There was a time when the iPhone was the standard bearer, the best available, the visionary in a sea of also-rans. Upon the release of the iPhone 6 and iPhone 6 Plus, it could boast that it was one of the most powerful and promising phones available. Barely a month later, however, Google has played a trump card with its latest competitor, the Google Nexus 6. Like the Nexus 5 that came before it, the 6 is an instant market leader, an astonishingly powerful device that provides everything a mobile user could dream of– save for iOS 8. If you’re not married to iOS, fret not. With the Nexus 6 comes Android 5.0, codenamed Lollipop, which is designed to be a sweet step forward for Android devices.
Every technical offering of the iPhone 6 and 6 Plus is bested in the Nexus 6. The large, 5.5-inch display of the iPhone 6 Plus? That’s smaller than the 6-inch quad HD display of the Nexus 6. The long-lasting 2915 mAh battery in the iPhone 6 Plus? It takes a back seat to the 3220 mAh battery in the Nexus 6. The 8MP digital camera in the new iPhone models (which is the same as those found in the iPhone 5S)? It’s a step behind the Nexus 6’s 13MP camera with a f2.0 max aperture and optical stabilization. The story continues in nearly every comparable specification.
If you’re an iPhone user, you probably don’t care about the boosted-spec competition. Every competing mobile manufacturer is just waiting for Apple to drop their new phone so they can 1-up everything it offers. The Nexus 6 is no different, right?
Not entirely. In fact, the iPhone 6 base model isn’t even a technical match for the Nexus 6’s predecessor, the Nexus 5. Of all of the iPhone’s Android-based competition, it appears that Google’s Nexus line is more interested in pushing the boundaries of Android than it is 1-upping Apple. Beating Apple at the spec game isn’t a clear formula for success. Everyone tries to do it. Google has been different by providing open, unlocked devices that lead all Android products in OS accessibility is another. In truth, it’s not so much that the Nexus 6 is a competitor for Apple, it’s a competitor for all of the other Android manufacturers that don’t have the same inside line to the future of the Android OS.
That said, the Nexus 6 does represent a departure from what has made the Nexus line so attractive in the past. The Nexus 4 and Nexus 5 devices were affordable in their unlocked iterations. Right now, a customer can buy a Nexus 5, a device that is a better technical offering than the iPhone 6, for just $349. No contract, no commitment, no monthly payment. The Nexus 6 is a different story. It’s rumored to be priced at $649, which puts it closer to the iPhone in price than the original low-price, direct-to-customer model. That’s a shame. For users to afford one of these, they’ll likely need to sign a commitment with their wireless networks to pay for this phone over a multi-year period.

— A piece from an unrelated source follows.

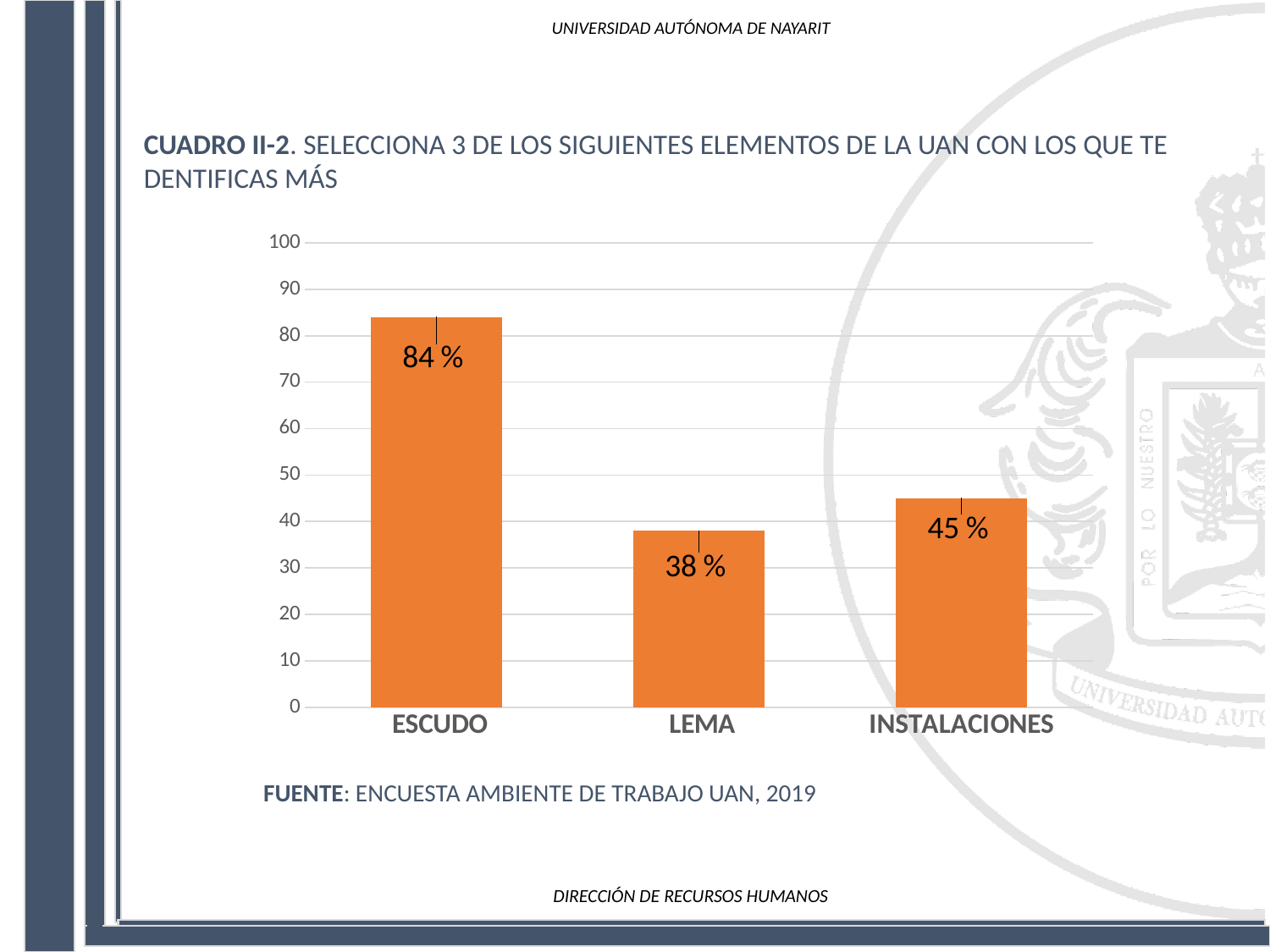
How many categories are shown in the chart? 3 What is the value for LEMA? 38 % What kind of chart is shown on the slide? bar chart What is the difference between the values for ESCUDO and LEMA? 46 % Is the value for ESCUDO greater or less than 80? greater What source is cited below the chart? ENCUESTA AMBIENTE DE TRABAJO UAN, 2019 What is the value for INSTALACIONES? 45 % What is the difference between the values for INSTALACIONES and LEMA? 7 % Which category has the lowest value? LEMA Which is larger, the value for INSTALACIONES or the value for LEMA? INSTALACIONES Which category has the highest value? ESCUDO What is the value for ESCUDO? 84 %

If you’re used to that model, where you agree to a monthly payment with a wireless network to secure the best device you can, this won’t feel strange to you. It’ll be business as usual. I guess that’s the same situation as just about every iPhone user out there. But the contract-free, unlocked and unchained allure of the original Nexus devices is gone with the Nexus 6.
That aside, the Google Nexus 6 is one hell of a mobile device. It’ll be available for preorder this month, and start shipping by the holidays. If TheCoolist is on your holiday shopping list, you know what to order for us!